- Sundance film poster
- Directed by: Jeff Radice
- Produced by: Jeff Radice Chris Cortez Jeffrey Brown Mike Blizzard
- Cinematography: John Fiege
- Edited by: Sam Wainwright Douglas
- Music by: Adam Horovitz
- Release date: January 20, 2014 (Sundance);
- Running time: 100 minutes
- Country: United States
- Language: English

= No No: A Dockumentary =

No No: A Dockumentary is a 2014 American documentary film directed and produced by Jeffrey Radice.
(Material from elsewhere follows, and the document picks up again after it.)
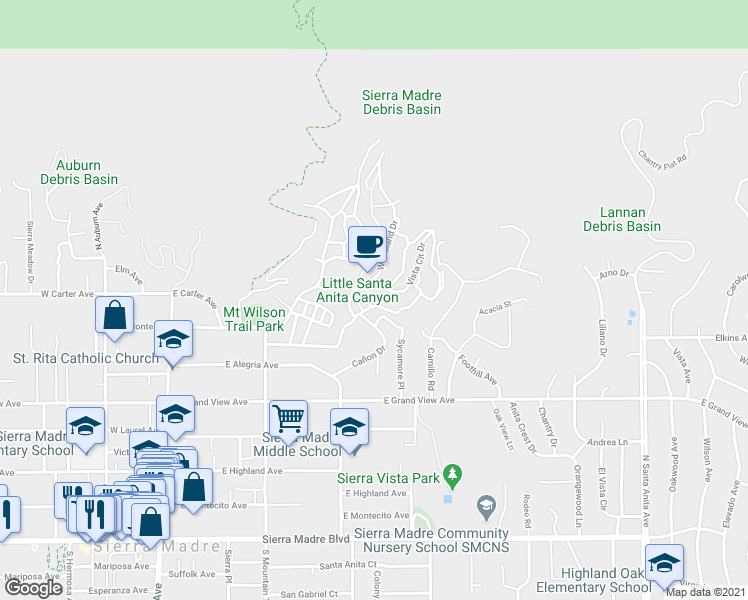 map of restaurants, bars, coffee shops, grocery stores, and more near 475 Sturtevant Drive in Sierra Madre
The film premiered in competition category of U.S. Documentary Competition program at the 2014 Sundance Film Festival on January 20, 2014.

==Synopsis==
The film details the life story of American professional baseball player Dock Ellis, his prolific career, his addictions to alcohol and amphetamines, his efforts to help other addicts until his death in 2008, and the no-hitter he threw while under the influence of LSD.

==Reception==
The film received overwhelmingly positive response from critics. Duane Byrge of The Hollywood Reporter gave the film a positive review, writing:More than just a documentary focusing on one man’s life, No No: A Dockumentary is not told just between the foul lines. It rounds several story bases: It flexes as a window on the cataclysmic changes of the late 1960s and ’70s, and documents Ellis’ substance abuse."
In Indiewire, Steve Greene wrote:No No: A Dockumentary becomes a supremely successful biography in acknowledging the reason for Ellis’ fame while showing how that story is just a sliver of what defined his later years" and that "No-No exists as both a measured and vibrant portrait in equal measure, a fitting tribute to a life that encompassed both of those same qualities."
Amber Wilkinson of The Daily Telegraph gave the film four out of five stars and praised the director Jeff Radice:Radice takes an inventive approach to Ellis's story, using a terrific Seventies soundtrack, animation and manipulated still photography – frequently featuring trippy pops of colour – to maintain the momentum. He also approaches the tale with a sense of humour, even though he never plays down the havoc the pitcher's addictions wreaked on his personal life. An effortless home run."
Drew Taylor, in his review for The Playlist, praised the film:"No No is a jazzy, joyful exploration of a man that, if he wasn't able to actually change the system, was at least happy with giving it the middle finger."